Like I think he has to go take a step back and
David Bisset: be more actualize
Lesley Sim: talking about yeah, be more abstract. Um, in order to be more interoperable because you know, somebody coming up with their own indie CMS, isn’t one, uh, isn’t it we’ll, we’ll never basically never want to plug and play the entire Gutenberg block editor.
In my mind, like I know a bunch of people who are building their own indie CMSs. I know that, like, that would be the worst nightmare for them. Right? Like the reason why they built it is because they don’t want the heaviness of WordPress. The idea of having like plug and play blocks because you’re seeing it increasingly as well.
Right. Like notion is using blocks and notion itself like spawned, you know, dozens, if not hundreds of copycats who use this like concept of blocks as well. So like this whole like block concept is becoming increasingly popular and widespread. If there was a way for startups or software to quickly spin up blocks to use in their software.
That editor just sounds really cool to me. Um, and the idea of being able to take things with you, like that would be really cool as well. So I’ve built, you know, something. This like kind of more abstract level. I can now build like, you know, a set of blocks that can work on both Shopify and WordPress and you make more money that way.
That would be really cool, right?
David Bisset: Yeah. Because when, once you start getting into, you can export your content in WordPress with still with blocks, the blocks don’t come with it. Right. It’s just kind of like.

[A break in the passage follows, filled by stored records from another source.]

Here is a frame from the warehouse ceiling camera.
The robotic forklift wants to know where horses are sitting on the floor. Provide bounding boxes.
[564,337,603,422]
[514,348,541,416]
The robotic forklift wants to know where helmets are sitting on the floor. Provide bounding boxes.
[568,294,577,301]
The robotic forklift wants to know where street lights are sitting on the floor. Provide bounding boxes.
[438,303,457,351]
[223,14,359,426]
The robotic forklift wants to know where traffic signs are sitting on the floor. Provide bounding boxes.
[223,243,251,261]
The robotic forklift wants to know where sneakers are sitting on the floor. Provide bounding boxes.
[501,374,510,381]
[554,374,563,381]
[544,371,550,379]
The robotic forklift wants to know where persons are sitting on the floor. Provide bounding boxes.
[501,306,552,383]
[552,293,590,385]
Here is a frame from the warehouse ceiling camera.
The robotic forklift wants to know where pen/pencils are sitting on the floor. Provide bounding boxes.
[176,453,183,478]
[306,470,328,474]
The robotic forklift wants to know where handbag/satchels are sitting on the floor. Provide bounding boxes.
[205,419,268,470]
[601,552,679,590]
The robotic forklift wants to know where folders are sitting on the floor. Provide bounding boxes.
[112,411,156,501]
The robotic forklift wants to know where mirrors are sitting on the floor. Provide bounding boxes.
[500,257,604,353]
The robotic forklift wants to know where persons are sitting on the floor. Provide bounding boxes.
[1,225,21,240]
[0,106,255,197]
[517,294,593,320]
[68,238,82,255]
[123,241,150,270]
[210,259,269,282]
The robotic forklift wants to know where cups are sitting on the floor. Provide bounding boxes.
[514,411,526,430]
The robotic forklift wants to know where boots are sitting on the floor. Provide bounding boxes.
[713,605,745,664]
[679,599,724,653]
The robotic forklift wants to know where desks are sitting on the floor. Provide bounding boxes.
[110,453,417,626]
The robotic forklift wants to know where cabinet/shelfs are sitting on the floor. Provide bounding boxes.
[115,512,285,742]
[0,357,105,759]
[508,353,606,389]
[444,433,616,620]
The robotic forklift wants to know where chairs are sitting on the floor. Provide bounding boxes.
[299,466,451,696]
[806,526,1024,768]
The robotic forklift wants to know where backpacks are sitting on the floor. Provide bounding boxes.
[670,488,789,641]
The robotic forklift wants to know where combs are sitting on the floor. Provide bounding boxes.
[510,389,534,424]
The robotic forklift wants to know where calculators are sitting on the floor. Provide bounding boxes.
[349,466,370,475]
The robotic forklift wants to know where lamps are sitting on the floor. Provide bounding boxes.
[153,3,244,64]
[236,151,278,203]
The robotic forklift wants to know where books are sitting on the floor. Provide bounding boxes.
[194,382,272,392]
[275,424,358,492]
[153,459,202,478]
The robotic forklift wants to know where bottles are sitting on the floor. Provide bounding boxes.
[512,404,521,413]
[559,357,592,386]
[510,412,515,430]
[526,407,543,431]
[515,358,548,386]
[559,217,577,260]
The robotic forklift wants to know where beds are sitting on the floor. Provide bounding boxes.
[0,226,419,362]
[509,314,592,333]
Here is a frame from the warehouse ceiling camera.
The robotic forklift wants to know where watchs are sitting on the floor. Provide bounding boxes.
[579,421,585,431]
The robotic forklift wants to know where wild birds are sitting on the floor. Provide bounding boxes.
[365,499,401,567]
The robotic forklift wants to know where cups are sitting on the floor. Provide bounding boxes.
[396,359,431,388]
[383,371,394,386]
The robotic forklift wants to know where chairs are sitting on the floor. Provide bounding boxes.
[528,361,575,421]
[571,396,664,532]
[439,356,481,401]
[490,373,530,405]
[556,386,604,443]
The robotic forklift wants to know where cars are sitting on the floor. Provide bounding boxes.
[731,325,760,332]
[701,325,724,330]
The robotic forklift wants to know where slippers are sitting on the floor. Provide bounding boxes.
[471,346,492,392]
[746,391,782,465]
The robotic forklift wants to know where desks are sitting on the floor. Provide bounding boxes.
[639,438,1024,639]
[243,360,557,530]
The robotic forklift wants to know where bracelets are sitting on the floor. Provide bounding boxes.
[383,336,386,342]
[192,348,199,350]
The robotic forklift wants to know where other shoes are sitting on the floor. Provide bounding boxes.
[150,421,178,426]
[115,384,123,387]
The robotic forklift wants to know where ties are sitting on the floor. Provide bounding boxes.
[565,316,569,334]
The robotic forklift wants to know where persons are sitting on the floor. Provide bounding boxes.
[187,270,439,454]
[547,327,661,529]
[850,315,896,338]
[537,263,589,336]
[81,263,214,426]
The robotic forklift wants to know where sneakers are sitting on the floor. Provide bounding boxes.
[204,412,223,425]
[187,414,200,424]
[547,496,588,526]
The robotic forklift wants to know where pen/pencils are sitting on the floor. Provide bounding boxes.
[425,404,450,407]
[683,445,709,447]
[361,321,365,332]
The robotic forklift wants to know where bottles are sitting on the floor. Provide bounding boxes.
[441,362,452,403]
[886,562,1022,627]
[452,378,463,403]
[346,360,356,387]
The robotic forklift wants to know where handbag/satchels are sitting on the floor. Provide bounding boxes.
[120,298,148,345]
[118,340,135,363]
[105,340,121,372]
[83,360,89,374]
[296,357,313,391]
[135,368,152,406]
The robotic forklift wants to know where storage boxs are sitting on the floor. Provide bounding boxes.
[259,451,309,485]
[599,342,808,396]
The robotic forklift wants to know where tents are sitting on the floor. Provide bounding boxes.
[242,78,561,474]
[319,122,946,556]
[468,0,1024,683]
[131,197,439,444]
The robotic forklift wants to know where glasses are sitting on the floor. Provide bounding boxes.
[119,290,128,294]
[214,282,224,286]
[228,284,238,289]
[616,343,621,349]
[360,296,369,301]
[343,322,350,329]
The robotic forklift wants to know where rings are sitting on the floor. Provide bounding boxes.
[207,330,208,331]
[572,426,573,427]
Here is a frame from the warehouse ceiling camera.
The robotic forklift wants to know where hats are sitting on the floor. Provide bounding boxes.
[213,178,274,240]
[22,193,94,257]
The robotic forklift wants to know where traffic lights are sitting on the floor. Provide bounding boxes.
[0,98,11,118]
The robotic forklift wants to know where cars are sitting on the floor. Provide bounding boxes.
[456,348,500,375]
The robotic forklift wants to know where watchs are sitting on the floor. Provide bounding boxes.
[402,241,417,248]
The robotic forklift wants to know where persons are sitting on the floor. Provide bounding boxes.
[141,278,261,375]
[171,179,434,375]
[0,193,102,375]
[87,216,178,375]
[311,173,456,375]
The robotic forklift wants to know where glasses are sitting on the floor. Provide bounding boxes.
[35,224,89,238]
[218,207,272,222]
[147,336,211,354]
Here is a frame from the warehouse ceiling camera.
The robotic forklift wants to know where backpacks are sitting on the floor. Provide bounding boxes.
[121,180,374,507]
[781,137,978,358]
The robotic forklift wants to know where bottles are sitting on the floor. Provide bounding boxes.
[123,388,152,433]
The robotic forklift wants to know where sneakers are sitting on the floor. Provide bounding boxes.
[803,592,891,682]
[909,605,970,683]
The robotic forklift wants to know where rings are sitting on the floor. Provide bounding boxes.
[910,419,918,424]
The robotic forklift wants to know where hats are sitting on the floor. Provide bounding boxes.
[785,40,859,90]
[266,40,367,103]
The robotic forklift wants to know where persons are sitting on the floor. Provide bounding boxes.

Content or semi raw or slightly cooked, whatever phrase you want to use, but you’re not going to be able to take the content from WordPress and move it over to another CMS and still have that perfect layout that you had in over in WordPress and probably vice and probably vice versa.
I mean, you’ll have the texts, you’ll have the content, but so much more now of WordPress is paging, especially with the blocks are like repeating blocks and, and your, your posts. But it’s and correct me if I’m wrong. Cause I haven’t actually done this very much lately with the new blocks, but you’re basically getting just the raw HTML or you’re you or you or the content, the blog posts themselves.
But you’re not really getting much of the layout in that process. So what he’s talking about or what the protocol is talking about is. You can have anyone develop a block once and have it work in any blog platform or content management system or note taking app. Right. And it’s of course it’s free and it’s open source.
And then you’d be able to like create a paragraph or a table over here and be able to use that same block over, um, someone else who’s supporting the same protocol. Does that sound about right?
Lesley Sim: Yeah. I mean, I don’t, the siding would carry over. Also, I think it would
David Bisset: The structure maybe?
Lesley Sim: It something, yeah, the structure like the schema.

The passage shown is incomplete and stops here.